The proposed amendment targets Article 161 of the Central Bank of Bahrain and Financial Institutions Law and aims to strengthen enforcement against unlicensed financial services and improve compliance with international anti-money laundering standards.

The financial and economic affairs committee has recommended that MPs approve the decree-law, describing it as a necessary step to protect Bahrain’s financial system and maintain its global reputation.

Committee chairman MP Ahmed Al Salloom said the amendment comes at a critical time as Bahrain prepares for an evaluation by the Financial Action Task Force (FATF), the global body that sets standards for combating money laundering and terrorism financing.

He warned that delays in strengthening the legal framework could expose the country to serious financial risks.

“Failure to enact the necessary legal measures could potentially lead to Bahrain being placed on the FATF ‘grey list’, which would negatively affect the kingdom’s financial reputation and investment climate,” he added.

Under the amendment, violators of Articles 40 and 41 of the Central Bank law – which regulate financial activities requiring licensing – would face imprisonment and a fine of up to BD1m, or either penalty, in addition to any harsher punishment stipulated in other laws.

The committee said the tougher sanctions would particularly deter those providing financial or virtual asset services without obtaining the required licence from the CBB.

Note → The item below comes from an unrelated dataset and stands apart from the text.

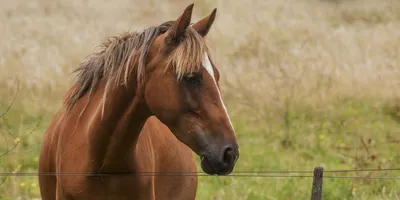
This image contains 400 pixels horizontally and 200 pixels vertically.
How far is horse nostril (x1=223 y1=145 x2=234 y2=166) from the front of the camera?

Mr Al Salloom said introducing the option of imprisonment alongside financial penalties would significantly strengthen deterrence.

“The addition of custodial penalties alongside fines ensures stronger enforcement and provides judges with the necessary discretion to impose penalties proportional to the seriousness of the violation,” he said. “This will help curb unlicensed financial activities that could harm investors, customers and the wider economy.”

During its review, the committee consulted several authorities, including the Interior Ministry, the CBB, the Bahrain Chamber and the Bahrain Association of Banks.

CBB officials told MPs the amendment would close existing legal gaps and clarify that criminal liability under Article 161 applies to natural persons as well as legal entities.

They explained that the current framework had led to differing interpretations about who could be held criminally responsible, making the amendment necessary to eliminate ambiguity.

Authorities also emphasised that the measure aligns Bahrain with international legislative practices, where imprisonment is commonly used alongside fines to deter financial crimes.

The Interior Ministry supported the decree-law, highlighting co-ordination between regulators and the National Centre for Financial Intelligence to strengthen anti-money laundering legislation ahead of the upcoming FATF evaluation.

Meanwhile, the Bahrain Chamber backed the amendment but called for clear guidance and awareness programmes to help the private sector comply with regulatory requirements.

The Bahrain Association of Banks also endorsed the measure, saying stronger enforcement would help protect the Kingdom’s financial system from illicit activities and reinforce confidence in Bahrain as a regional financial hub.

“These reforms are part of the kingdom’s broader strategy to enhance transparency, reinforce regulatory oversight and protect the stability and attractiveness of Bahrain’s financial sector,” Mr Al Salloom added.